[Short exercise a]
Translate this sentence from the Fort Worth mayoral election report below into Spanish: "Peoples, 68, conceded shortly before 10 p.m."

[Quoted text]

Unofficial results from Tarrant, Denton and Parker counties at 10 p.m. Saturday showed Parker with 53% of the vote compared to 47% for Deborah Peoples.
“Together we will do extraordinary things,” Parker said just before 10 p.m. With 131 of 133 Tarrant County vote centers and all of the precincts in Denton and Parker counties reporting, Parker had 45,373 votes to Peoples’ 39,264.
Parker, 37, is one of the youngest mayors of a major American city. She told supporters her election was a “tremendous opportunity for my generation to take the torch, but with respect and appreciation for all the leaders before us.”
Peoples, 68, conceded shortly before 10 p.m.
In a statement issued through the Texas Democratic party, Peoples said her campaign had been about building “One Fort Worth.”

[Short exercise b]
In the records below, start at the line containing "Rank these objects" and copy every line from there through the end of the records, with no changes.

[Dataset records]
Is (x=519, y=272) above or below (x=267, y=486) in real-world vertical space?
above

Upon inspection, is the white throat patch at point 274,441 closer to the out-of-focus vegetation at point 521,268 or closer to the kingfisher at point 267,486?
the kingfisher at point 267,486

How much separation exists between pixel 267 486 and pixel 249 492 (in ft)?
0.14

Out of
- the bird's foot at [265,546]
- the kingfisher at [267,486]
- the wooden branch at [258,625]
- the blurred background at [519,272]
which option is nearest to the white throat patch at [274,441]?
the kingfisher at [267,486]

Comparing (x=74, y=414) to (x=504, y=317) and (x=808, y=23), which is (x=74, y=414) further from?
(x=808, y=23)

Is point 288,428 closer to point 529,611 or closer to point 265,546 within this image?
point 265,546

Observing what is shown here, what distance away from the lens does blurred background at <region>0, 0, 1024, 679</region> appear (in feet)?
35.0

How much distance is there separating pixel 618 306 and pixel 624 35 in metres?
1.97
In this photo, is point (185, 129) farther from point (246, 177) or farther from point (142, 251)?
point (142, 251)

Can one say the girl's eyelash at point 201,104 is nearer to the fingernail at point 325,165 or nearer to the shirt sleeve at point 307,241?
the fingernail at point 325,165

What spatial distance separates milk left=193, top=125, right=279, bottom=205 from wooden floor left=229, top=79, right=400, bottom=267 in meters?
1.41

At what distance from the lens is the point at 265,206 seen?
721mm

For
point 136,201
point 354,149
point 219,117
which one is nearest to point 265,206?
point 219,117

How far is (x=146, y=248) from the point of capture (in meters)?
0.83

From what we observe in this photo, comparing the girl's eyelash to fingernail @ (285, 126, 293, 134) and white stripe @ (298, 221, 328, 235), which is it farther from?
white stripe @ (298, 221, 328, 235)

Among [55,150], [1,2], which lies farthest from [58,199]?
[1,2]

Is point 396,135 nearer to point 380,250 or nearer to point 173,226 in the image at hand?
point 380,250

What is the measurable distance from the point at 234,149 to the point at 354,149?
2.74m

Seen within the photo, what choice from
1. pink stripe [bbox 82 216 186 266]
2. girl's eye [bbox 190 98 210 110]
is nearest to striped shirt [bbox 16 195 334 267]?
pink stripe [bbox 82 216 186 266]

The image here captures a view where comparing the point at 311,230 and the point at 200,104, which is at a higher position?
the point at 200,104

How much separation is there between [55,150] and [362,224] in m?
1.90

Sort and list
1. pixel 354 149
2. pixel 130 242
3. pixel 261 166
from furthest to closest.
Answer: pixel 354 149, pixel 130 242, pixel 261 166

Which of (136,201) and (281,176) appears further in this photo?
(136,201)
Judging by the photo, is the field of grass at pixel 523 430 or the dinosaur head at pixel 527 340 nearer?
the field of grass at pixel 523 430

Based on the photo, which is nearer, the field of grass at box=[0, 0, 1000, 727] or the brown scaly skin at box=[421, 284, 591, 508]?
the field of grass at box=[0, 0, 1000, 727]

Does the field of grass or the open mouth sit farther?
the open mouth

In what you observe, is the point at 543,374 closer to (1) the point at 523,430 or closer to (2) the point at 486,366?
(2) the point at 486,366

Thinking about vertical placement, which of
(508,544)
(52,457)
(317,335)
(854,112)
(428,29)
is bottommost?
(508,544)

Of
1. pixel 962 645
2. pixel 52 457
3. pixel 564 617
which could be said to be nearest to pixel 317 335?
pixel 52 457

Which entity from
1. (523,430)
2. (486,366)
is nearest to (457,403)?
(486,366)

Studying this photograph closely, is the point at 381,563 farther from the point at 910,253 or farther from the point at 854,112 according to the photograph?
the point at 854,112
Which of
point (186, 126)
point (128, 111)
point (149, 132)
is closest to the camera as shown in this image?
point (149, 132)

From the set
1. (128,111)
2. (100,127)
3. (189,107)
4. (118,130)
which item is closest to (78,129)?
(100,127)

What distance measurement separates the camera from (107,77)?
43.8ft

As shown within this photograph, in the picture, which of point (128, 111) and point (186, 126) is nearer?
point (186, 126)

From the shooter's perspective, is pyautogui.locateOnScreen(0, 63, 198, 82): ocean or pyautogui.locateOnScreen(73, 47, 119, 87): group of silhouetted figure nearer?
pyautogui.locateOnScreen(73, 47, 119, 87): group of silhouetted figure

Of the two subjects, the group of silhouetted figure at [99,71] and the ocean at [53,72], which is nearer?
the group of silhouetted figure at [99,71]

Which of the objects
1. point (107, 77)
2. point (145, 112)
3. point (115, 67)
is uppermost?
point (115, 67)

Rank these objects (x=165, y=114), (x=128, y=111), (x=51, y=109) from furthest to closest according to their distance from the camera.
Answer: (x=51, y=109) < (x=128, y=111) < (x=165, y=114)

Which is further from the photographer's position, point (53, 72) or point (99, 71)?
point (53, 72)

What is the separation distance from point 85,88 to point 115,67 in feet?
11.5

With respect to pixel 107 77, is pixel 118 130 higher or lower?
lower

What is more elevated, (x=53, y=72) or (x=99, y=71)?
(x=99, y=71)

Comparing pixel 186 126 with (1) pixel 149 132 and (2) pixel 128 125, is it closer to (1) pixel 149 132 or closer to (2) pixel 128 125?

[Problem solution a]
Peoples, de 68 años, reconoció su derrota poco antes de las 10 p. m.

[Problem solution b]
Rank these objects (x=165, y=114), (x=128, y=111), (x=51, y=109) from furthest to closest according to their distance from the camera.
Answer: (x=51, y=109) < (x=128, y=111) < (x=165, y=114)

Which is further from the photographer's position, point (53, 72) or point (99, 71)?
point (53, 72)

What is the separation distance from point 85,88 to point 115,67 in feet?
11.5

With respect to pixel 107 77, is pixel 118 130 higher or lower?
lower

What is more elevated, (x=53, y=72) or (x=99, y=71)?
(x=99, y=71)

Comparing pixel 186 126 with (1) pixel 149 132 and (2) pixel 128 125, is it closer to (1) pixel 149 132 or closer to (2) pixel 128 125?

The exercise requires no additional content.